[Image region labeling entries]
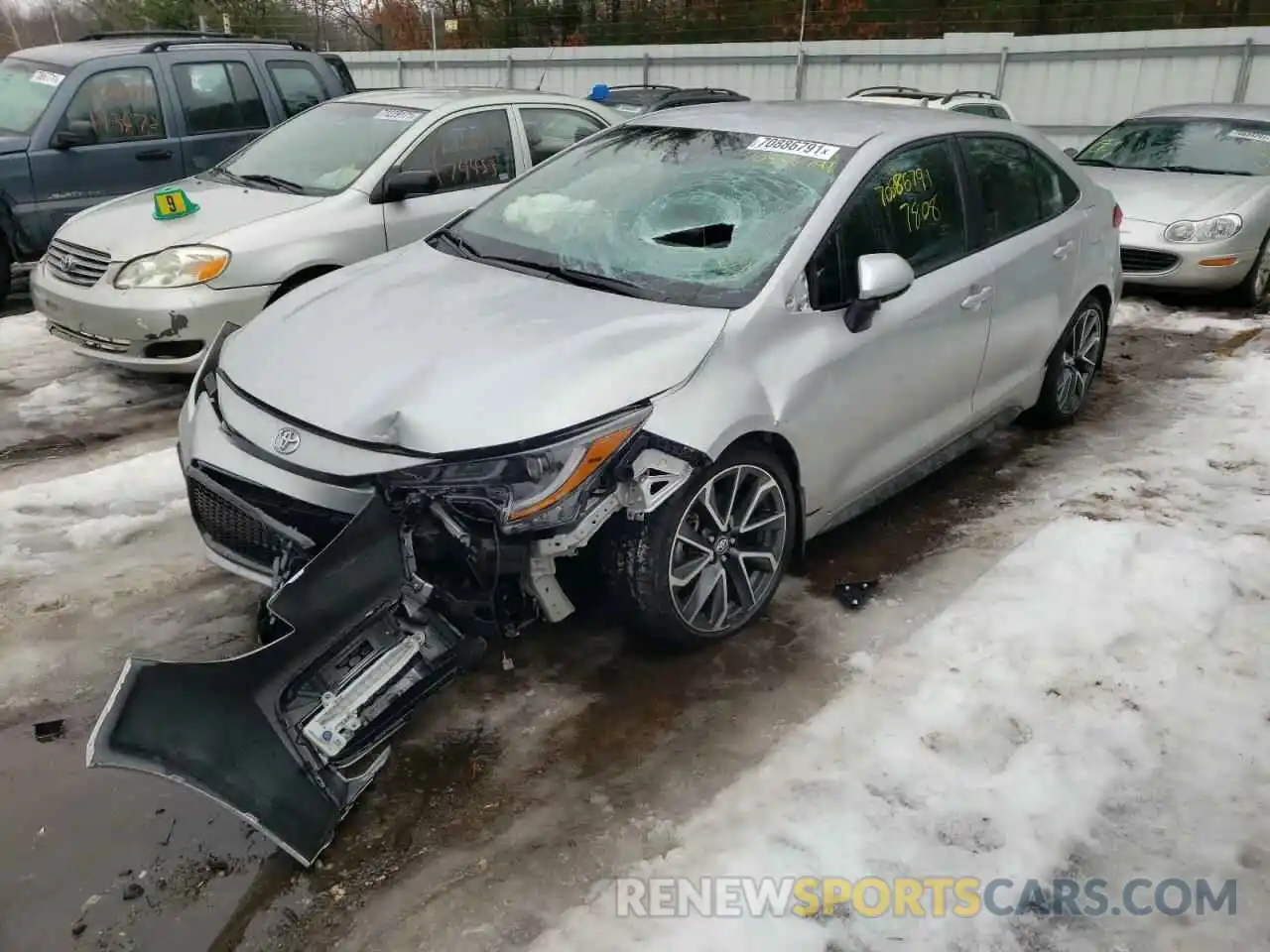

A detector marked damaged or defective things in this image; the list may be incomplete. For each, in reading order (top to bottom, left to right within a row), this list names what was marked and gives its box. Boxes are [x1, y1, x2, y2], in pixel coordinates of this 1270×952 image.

shattered windshield [0, 58, 64, 135]
shattered windshield [218, 99, 427, 194]
shattered windshield [1080, 118, 1270, 176]
shattered windshield [446, 123, 853, 307]
damaged headlight assembly [379, 403, 655, 532]
damaged silver toyota corolla [86, 102, 1119, 865]
crushed front bumper [85, 494, 486, 865]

Given task: Revise the listing by replacing "detector" with "classifier" wherever it appears, keeping everything else unchanged. Omit the pictures from your answer.

Problem solution:
A classifier marked damaged or defective things in this image; the list may be incomplete. For each, in reading order (top to bottom, left to right within a row), this list names what was marked and gives its box. Boxes are [x1, y1, x2, y2], in pixel coordinates of this 1270×952 image.

shattered windshield [0, 58, 64, 135]
shattered windshield [218, 99, 427, 194]
shattered windshield [1080, 118, 1270, 176]
shattered windshield [446, 123, 853, 307]
damaged headlight assembly [379, 403, 655, 532]
damaged silver toyota corolla [86, 102, 1119, 865]
crushed front bumper [85, 494, 486, 865]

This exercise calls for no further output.